What’s wrong w/that? Well, nothing on the surface. It’s still the smart thing to do if a person’s using notepads regularly. What got me was that I began to realize that nothing seems to be wasted here (my Americorps / TMC site, SY), because there isn’t enough resource to begin with. People use what they are given, such as an out of context black and teal notepad that says “Bridal Shower” on the letterhead, because there isn’t money to go buy a set of regular yellow or white notepads. You use what you are given.

This wouldn’t have bothered me so much if I were in Mexico, Khon Kaen (Thailand), or China…but I’m having a hard time because we’re in the States. We’re in LA. We’re in So Cal… the economic disparity is really getting to me, and I just don’t know how to emotionally process it yet. I guess by writing about it, at least I’m putting words to my feelings, albeit poorly.

 

I guess I could call what I’m feeling a little bit of “Korean person’s guilt,” if I contextualize the idea of “white man’s guilt” for a Korean American person living in Koreatown where the Koreans rule and Latinos slave away. I’m probably romanticizing the poverty and struggle of Latinos (to an extent) and unfairly judging my own community more harshly (though I’m aware of how they struggle to make their livings as well), but I just have a hard time w/my own privilege and that of my ethnic community.

I’m hoping this will become a more processed, channeled, and focused feeling/thought, but for now… it bothers me that I’m aware of Korean churches having too many notepads, and my “Latino” program having too few, even for children and youth who are creative and intelligent enough to think up a one-eyed pop star who is singing, and talented enough to draw it clearly on a notepad.

 

I told my mom, and she said that the difference between Koreans and Latinos is that Koreans are accustomed and acculturated to give more than a few dollars in offering every Sunday at church, so Korean churches seem richer. But I don’t know. Generalizations are always hard and dangerous, and an understanding of the larger picture (taking into account history, politics, and sociology) makes it even more difficult to justify this economic disparity by simply attributing it to cultural differences.

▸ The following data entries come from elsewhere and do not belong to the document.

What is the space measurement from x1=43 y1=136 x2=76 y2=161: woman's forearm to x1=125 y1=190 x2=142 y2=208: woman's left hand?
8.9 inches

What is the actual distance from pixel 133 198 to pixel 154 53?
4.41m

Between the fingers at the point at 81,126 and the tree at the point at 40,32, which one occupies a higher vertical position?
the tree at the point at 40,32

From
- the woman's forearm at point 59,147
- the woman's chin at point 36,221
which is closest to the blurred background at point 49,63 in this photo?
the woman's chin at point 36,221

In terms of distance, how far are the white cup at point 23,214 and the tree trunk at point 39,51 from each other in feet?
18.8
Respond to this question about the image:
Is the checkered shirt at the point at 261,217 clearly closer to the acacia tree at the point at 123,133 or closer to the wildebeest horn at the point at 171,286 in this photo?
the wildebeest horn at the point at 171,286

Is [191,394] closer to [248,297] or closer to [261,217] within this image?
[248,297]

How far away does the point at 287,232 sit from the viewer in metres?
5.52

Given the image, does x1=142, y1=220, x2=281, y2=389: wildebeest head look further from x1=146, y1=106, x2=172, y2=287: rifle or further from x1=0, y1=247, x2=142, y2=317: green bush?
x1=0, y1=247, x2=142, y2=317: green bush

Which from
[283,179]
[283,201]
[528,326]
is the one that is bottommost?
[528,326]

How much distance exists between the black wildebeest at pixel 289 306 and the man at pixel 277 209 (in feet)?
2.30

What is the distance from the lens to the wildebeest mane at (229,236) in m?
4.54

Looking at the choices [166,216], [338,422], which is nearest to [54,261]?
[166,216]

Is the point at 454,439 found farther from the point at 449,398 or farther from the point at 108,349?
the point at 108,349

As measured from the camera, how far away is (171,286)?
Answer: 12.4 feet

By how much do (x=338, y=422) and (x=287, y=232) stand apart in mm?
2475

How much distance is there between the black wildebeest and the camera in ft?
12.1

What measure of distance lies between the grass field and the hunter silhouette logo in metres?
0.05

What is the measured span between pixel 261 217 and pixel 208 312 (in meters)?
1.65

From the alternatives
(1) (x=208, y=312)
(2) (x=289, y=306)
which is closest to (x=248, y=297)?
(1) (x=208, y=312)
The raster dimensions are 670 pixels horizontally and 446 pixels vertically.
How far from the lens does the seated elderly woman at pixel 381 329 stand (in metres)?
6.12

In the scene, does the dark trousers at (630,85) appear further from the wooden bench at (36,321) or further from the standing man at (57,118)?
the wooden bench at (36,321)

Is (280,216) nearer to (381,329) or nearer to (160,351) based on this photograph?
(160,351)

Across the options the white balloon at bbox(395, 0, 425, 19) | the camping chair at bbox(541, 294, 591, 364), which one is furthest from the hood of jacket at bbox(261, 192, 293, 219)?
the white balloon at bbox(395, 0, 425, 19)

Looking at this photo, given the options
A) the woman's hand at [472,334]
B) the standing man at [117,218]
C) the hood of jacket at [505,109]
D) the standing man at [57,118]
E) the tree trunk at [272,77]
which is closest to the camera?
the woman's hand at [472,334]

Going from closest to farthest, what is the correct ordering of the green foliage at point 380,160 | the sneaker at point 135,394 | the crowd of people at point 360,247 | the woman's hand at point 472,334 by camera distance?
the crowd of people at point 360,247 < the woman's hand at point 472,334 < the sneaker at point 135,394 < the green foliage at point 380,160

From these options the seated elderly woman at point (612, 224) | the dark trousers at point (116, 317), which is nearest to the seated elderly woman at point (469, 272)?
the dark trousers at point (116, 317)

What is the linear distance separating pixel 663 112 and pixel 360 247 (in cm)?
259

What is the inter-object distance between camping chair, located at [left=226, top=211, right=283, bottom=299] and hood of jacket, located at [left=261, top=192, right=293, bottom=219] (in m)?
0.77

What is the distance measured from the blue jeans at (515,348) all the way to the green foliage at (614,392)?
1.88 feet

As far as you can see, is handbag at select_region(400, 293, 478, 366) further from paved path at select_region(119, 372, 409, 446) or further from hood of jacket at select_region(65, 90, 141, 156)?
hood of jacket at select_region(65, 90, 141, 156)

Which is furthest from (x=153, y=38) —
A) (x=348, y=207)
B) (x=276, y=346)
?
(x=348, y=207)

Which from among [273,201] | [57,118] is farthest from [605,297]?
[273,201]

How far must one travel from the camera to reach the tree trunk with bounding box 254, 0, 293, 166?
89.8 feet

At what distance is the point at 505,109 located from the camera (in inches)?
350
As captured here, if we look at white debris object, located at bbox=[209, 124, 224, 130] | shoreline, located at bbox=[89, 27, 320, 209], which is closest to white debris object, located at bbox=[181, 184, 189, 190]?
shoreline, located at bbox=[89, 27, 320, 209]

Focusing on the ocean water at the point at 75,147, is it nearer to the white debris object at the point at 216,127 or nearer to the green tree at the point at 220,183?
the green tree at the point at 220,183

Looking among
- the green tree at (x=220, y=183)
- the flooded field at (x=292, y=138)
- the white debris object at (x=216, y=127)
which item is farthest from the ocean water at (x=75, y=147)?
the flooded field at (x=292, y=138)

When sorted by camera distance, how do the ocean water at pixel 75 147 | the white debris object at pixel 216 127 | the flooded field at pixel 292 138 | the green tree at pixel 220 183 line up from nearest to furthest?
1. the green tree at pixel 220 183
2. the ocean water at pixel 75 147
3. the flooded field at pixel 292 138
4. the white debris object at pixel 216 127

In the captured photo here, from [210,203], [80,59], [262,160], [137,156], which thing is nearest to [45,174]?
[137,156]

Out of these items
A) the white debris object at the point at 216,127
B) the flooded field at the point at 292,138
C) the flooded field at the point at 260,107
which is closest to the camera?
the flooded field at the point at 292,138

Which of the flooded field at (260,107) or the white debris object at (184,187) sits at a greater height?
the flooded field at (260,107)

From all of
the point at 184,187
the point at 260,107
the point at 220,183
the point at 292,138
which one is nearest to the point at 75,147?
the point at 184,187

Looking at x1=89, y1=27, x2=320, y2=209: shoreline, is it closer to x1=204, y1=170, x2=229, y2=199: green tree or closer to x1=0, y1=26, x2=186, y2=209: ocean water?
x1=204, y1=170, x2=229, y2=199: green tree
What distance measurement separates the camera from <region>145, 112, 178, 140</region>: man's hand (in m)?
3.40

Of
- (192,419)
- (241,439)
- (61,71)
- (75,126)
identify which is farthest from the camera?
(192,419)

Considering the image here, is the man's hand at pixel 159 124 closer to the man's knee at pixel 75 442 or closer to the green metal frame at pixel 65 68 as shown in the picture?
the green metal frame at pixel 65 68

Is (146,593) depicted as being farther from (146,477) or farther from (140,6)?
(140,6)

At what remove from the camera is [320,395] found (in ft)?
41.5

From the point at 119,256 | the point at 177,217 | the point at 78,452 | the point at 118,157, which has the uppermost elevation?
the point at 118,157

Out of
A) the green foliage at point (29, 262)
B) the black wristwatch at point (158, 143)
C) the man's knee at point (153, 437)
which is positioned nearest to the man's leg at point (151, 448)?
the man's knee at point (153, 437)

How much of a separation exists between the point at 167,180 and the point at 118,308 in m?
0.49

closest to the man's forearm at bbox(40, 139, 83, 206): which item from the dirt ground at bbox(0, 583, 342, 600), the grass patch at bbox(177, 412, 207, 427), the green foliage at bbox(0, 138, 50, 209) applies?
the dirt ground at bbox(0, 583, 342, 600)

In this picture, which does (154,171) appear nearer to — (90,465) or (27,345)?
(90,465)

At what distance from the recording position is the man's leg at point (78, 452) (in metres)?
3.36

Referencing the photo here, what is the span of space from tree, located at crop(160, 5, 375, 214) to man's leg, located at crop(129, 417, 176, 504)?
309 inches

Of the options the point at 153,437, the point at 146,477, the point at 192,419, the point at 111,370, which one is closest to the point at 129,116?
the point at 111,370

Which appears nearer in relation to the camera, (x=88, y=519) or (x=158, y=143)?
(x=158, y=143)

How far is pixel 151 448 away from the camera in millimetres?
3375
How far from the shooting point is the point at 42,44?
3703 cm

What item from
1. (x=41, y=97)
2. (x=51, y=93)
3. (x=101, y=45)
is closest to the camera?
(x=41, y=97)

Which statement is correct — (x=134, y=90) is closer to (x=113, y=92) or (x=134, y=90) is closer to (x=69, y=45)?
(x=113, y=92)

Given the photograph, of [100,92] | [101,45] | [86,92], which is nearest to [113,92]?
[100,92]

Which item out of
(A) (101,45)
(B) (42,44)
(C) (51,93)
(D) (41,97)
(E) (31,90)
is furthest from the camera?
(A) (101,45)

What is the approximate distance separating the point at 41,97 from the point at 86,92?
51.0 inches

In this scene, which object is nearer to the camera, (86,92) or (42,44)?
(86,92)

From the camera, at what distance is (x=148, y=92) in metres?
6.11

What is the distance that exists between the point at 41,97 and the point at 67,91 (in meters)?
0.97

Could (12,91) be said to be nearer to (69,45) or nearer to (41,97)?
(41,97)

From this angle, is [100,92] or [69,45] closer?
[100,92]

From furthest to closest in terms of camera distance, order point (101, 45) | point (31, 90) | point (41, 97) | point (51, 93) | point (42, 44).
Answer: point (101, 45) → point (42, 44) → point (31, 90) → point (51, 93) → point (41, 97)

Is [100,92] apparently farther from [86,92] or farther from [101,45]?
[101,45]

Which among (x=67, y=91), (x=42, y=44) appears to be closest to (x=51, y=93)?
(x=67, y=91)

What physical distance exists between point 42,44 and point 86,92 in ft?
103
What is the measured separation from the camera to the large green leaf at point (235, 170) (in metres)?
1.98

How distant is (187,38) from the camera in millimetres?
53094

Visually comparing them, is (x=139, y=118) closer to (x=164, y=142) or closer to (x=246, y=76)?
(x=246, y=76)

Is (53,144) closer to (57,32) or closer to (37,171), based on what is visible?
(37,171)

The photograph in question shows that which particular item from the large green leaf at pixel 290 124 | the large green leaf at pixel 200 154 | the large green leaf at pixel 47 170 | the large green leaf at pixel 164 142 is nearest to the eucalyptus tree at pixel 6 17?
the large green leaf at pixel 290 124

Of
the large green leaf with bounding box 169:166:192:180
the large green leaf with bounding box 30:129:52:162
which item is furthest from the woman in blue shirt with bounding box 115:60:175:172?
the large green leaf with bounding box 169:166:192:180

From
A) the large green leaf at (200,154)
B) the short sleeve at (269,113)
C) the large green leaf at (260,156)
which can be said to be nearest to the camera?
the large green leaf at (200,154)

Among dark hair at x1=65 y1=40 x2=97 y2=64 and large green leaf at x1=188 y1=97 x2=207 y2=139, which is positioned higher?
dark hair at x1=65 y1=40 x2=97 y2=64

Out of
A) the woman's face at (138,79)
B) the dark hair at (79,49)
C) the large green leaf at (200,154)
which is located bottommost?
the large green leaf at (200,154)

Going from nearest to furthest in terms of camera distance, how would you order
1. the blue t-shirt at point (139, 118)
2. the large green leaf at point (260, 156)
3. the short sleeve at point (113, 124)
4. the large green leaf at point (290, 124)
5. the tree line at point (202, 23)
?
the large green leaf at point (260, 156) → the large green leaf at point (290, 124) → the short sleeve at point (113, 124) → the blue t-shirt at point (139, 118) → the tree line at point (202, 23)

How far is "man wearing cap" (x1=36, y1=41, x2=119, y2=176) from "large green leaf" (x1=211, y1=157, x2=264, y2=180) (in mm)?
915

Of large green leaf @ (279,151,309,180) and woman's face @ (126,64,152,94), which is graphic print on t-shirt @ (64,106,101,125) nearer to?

Ah, I don’t know. I just know I’m tired, and it felt good to worship, pray, read Scripture together, and cry. 

 

If I had a superpower today, it would be the power to show Christians (Korean ones in particular) why they should be pouring their financial resources into the neighborhoods and communities that they are making money from and in. 

We are blessed to be a blessing, ya’ll. Not just to ourselves and those we love, but those we don’t know and cannot call friend, yet.